Additionally, the proportion of non-infectious SARS CoV-2 remained constant at 90% for the lopinavir/ritonavir-treated group, higher than that of the remdesivir-treated and non-treated groups (p = 0.0097). According to the Kaplan–Meier curve, the remdesivir-treated group exhibited a positive culture 24 h after drug administration. In contrast, the lopinavir/ritonavir-treated group showed no positive culture 24 h after drug administration (Figure S2).
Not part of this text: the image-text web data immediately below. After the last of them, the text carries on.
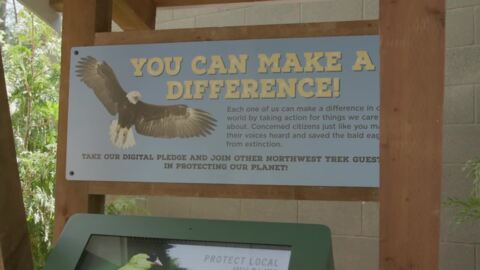 Fly - and nest - like an eagle at new Northwest Trek bald eagle exhibit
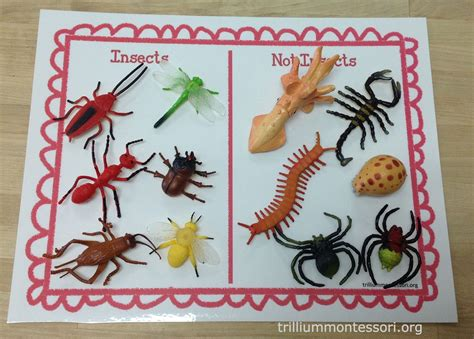learning about bugs activities for preschool and 970 | 68ff6f530f8612eb3343b2d5865cd01f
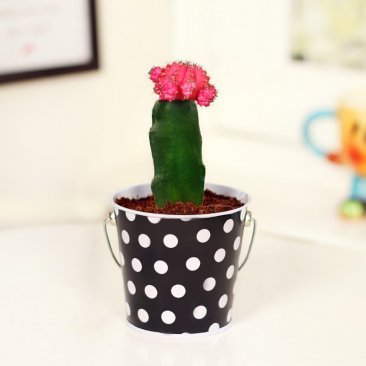 Pink Moon Cactus in Polka Bucket Metallic Vase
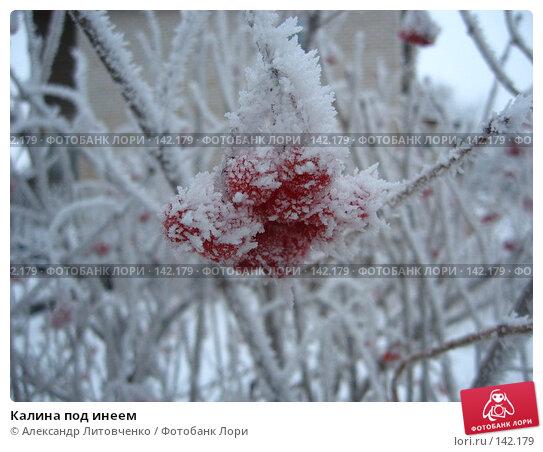 Калина под инеем, фото № 142179, снято 7 декабря 2007 г. (c) Александр Литовченко / Фотобанк Лори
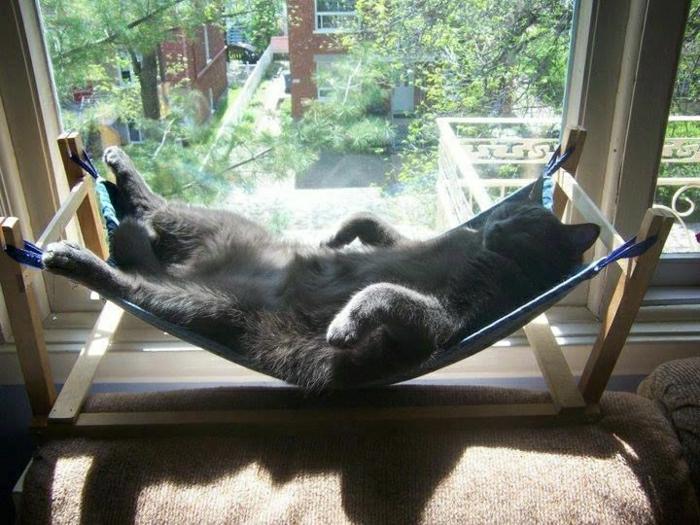 Die Hangematte Fur Katzen Ist Ein Absoluter Hit Archzine Net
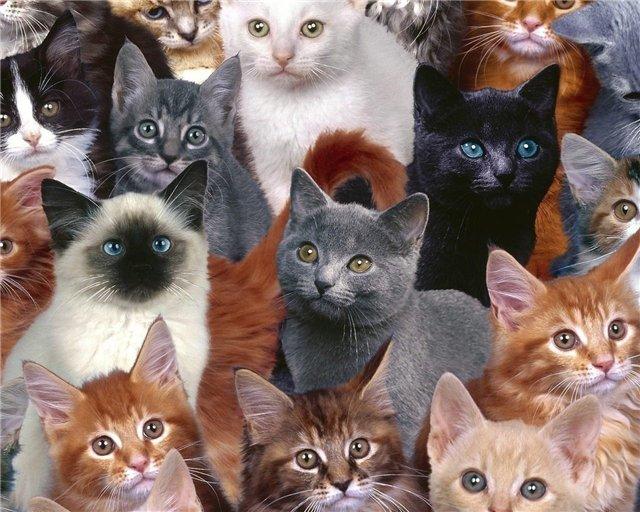 Эти удивительные и забавные кошки.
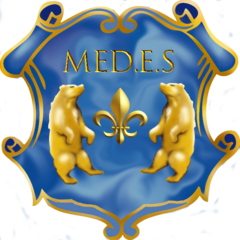 Агентство MEDES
NGS sequencing was conducted on viral RNA extracted from cell culture supernatants of seven nasopharyngeal samples. Phylogenetic analysis was performed on seven SARS-CoV-2 whole genome sequences from this study and several reference sequences obtained from the GISAID database. Among the analyzed SARS-CoV-2 genome sequences, four SARS-CoV-2 isolates were classified into the PANGO lineage B and GISAID clade V, whereas three isolates were identified as belonging to PANGO lineage B.1.497 and GISAID clade GH (Figure S3).

4. Discussion

The inaccuracies of PCR tests in managing COVID-19 underscore the delicate balance between public health and resource allocation, emphasizing the critical need for accurate diagnostics to devise effective strategies. False-negative PCR results can lead to insufficient isolation of infectious individuals, potentially causing wider virus spread [18]. Conversely, false-positive results may unnecessarily alarm healthcare workers and lead to the wasteful isolation and testing of contacts who are not at risk [19]. In our study, viral cultures and Ct values were used to further investigate the presence of infectious SARS-CoV-2, providing additional insights into viral load and shedding patterns. Viral cultures confirmed infectious viral shedding during hospitalization, with infectious viruses detected only in samples with Ct values ≤ 35 and a median Ct value of 19.38 for the RdRp gene-targeted real-time RT-PCR. This correlation between Ct values and viral infectivity helps explain the occurrence of false-negatives and -positives. Samples with high Ct values (indicating low viral loads) may still test positive with PCR but not be infectious, while those with low Ct values are more likely to be infectious.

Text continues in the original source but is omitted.